(TASK BRIEF) The expected result is the segment of the entries that begins with the line containing "common name: mountain lion" and ends with the last line, copied verbatim.

(EXCERPTED RECORDS)
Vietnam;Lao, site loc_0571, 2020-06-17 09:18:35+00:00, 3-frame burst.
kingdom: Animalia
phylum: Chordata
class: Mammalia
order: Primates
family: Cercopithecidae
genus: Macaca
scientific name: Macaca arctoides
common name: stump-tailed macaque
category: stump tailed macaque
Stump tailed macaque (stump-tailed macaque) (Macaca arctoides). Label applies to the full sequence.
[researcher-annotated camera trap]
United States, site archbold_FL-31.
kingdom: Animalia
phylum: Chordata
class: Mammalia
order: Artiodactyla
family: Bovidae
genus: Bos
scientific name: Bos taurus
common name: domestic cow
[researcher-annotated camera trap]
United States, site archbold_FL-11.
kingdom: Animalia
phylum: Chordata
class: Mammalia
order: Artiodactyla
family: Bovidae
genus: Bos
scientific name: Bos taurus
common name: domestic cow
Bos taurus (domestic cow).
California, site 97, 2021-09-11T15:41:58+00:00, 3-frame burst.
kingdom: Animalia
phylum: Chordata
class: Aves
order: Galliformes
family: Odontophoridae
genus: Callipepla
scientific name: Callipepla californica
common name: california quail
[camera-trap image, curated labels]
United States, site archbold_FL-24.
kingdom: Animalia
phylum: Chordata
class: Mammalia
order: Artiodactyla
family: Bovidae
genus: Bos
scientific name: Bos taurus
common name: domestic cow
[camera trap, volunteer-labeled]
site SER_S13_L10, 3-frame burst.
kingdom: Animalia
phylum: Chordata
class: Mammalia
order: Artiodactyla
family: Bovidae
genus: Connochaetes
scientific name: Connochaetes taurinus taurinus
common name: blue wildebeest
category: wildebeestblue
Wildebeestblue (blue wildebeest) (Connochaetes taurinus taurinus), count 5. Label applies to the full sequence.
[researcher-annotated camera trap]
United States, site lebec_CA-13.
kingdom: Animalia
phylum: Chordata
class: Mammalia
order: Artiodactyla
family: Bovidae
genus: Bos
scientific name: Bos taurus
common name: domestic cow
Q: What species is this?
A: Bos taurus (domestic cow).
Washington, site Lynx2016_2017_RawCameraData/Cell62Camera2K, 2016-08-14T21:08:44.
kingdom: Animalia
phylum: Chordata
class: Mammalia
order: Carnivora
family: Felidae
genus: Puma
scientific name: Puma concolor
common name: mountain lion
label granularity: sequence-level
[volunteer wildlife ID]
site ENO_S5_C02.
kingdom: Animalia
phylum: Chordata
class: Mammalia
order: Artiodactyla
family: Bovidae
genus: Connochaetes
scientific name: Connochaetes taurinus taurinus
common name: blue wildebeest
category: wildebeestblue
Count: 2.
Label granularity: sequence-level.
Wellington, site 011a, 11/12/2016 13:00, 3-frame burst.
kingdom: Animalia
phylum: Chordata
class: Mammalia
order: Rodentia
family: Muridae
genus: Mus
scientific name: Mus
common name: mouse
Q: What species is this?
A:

(RESULT FOR THIS EXERCISE)
common name: mountain lion
label granularity: sequence-level
[volunteer wildlife ID]
site ENO_S5_C02.
kingdom: Animalia
phylum: Chordata
class: Mammalia
order: Artiodactyla
family: Bovidae
genus: Connochaetes
scientific name: Connochaetes taurinus taurinus
common name: blue wildebeest
category: wildebeestblue
Count: 2.
Label granularity: sequence-level.
Wellington, site 011a, 11/12/2016 13:00, 3-frame burst.
kingdom: Animalia
phylum: Chordata
class: Mammalia
order: Rodentia
family: Muridae
genus: Mus
scientific name: Mus
common name: mouse
Q: What species is this?
A:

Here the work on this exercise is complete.